但是这样对于大量的小文件读取效率并不高,应该使用wholeTextFiles
def wholeTextFiles(path: String, minPartitions: Int = defaultMinPartitions): RDD[(String, String)])
返回值RDD[(String, String)],其中Key是文件的名称,Value是文件的内容。
def main(args: Array[String]): Unit = {
val config = new SparkConf().setAppName("DataSourceTest").setMaster("local[*]")
val sc = new SparkContext(config)
sc.setLogLevel("WARN")
println("读取小文件")
val filesRDD: RDD[(String, String)] = sc.wholeTextFiles("D:\\data\\spark\\files", minPartitions = 3)
val linesRDD: RDD[String] = filesRDD.flatMap(_._2.split("\\r\\n"))
val wordsRDD: RDD[String] = linesRDD.flatMap(_.split(" "))

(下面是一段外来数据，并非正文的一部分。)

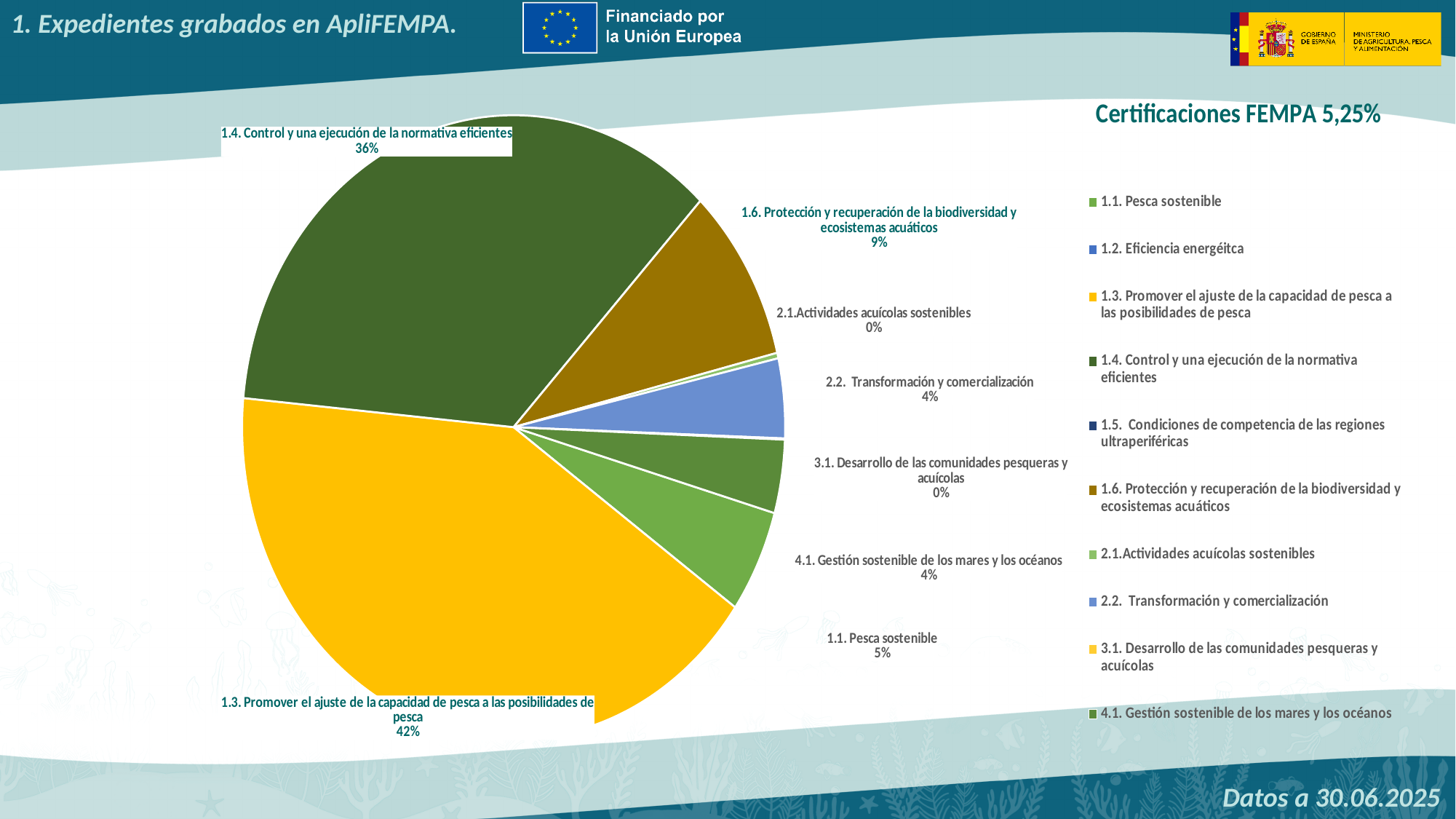
What share of the pie does "1.6. Protección y recuperación de la biodiversidad y ecosistemas acuáticos" represent? 9% Which category has the largest slice of the pie? 1.3. Promover el ajuste de la capacidad de pesca a las posibilidades de pesca What type of chart is shown on the slide? Pie chart What percentage is labelled for "3.1. Desarrollo de las comunidades pesqueras y acuícolas"? 0% What percentage is labelled for "2.2. Transformación y comercialización"? 4% What percentage is shown for "1.4. Control y una ejecución de la normativa eficientes"? 36% How many entries does the legend of the pie chart list? 10 What is the difference in percentage points between "1.3. Promover el ajuste de la capacidad de pesca a las posibilidades de pesca" and "1.4. Control y una ejecución de la normativa eficientes"? 6 percentage points What percentage is shown for "1.3. Promover el ajuste de la capacidad de pesca a las posibilidades de pesca"? 42% What is the title shown above the legend of the chart? Certificaciones FEMPA 5,25% Which is larger: the slice for "1.6. Protección y recuperación de la biodiversidad y ecosistemas acuáticos" or the slice for "1.1. Pesca sostenible"? 1.6. Protección y recuperación de la biodiversidad y ecosistemas acuáticos What percentage is labelled for "1.1. Pesca sostenible"? 5%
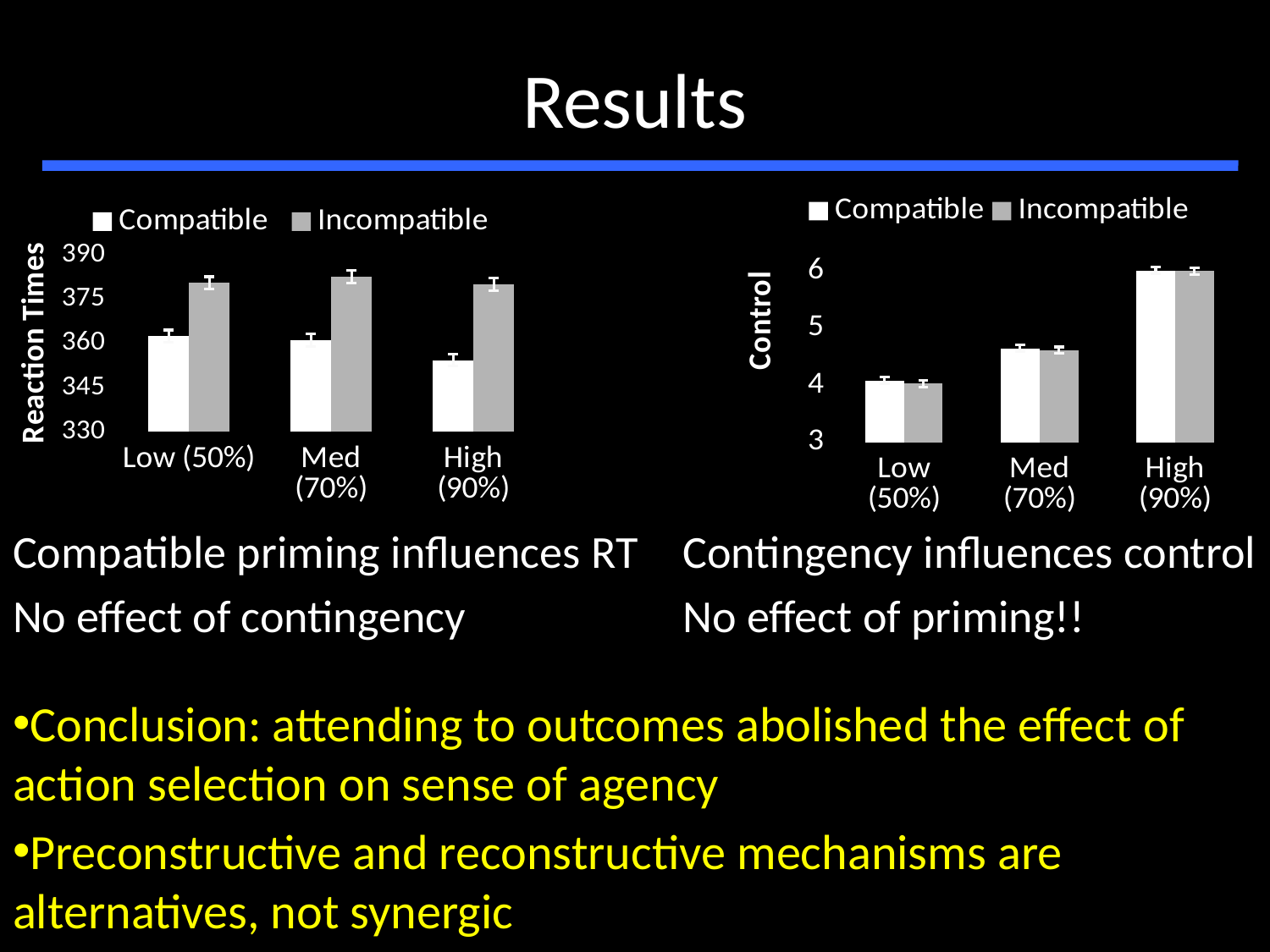
What kind of chart is the left chart with the Reaction Times axis? bar chart In the left chart (Reaction Times), is the Compatible value for Low (50%) greater or less than 345? greater In the right chart (Control), which category has the highest Compatible value? High (90%) In the right chart (Control), do the Compatible values rise or fall from Low (50%) to High (90%)? rise In the right chart (Control), is the Incompatible value for Low (50%) greater or less than 5? less In the right chart (Control), is the Compatible value for High (90%) greater or less than 5? greater In the left chart (Reaction Times), how many series does the legend list? 2 What is the y-axis title of the left chart? Reaction Times In the right chart (Control), how many categories are shown on the x axis? 3 In the left chart (Reaction Times), which is larger for Low (50%): Compatible or Incompatible? Incompatible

wordsRDD.map((_, 1)).reduceByKey(_ + _).collect().foreach(println)
}
JDBC
Spark支持通过Java JDBC访问关系型数据库。需要使用JdbcRDD
数据入MySQL表代码演示
/**
* 写入数据到mysql数据库
* @param args
*/
def main(args: Array[String]): Unit = {
val conf = new SparkConf().setAppName("JDBCDataSourceTest").setMaster("local[*]")
val sc = new SparkContext(conf)
sc.setLogLevel("warn")
//读取数据
val data = sc.textFile("file:E:\\user.txt")
val data29 = sc.textFile("input20200407/users.txt")
data.foreachPartition{
data1=>
val connection = DriverManager.getConnection(
"jdbc:mysql://localhost:3306/bigdata0407?characterEncoding=UTF-8",
"root", "root")
val sql = "INSERT INTO `user` values (NULL,?,?,?,?)"
data1.foreach{
data2=>{
val datas = data2.split(" ")
val statement = connection.prepareStatement(sql)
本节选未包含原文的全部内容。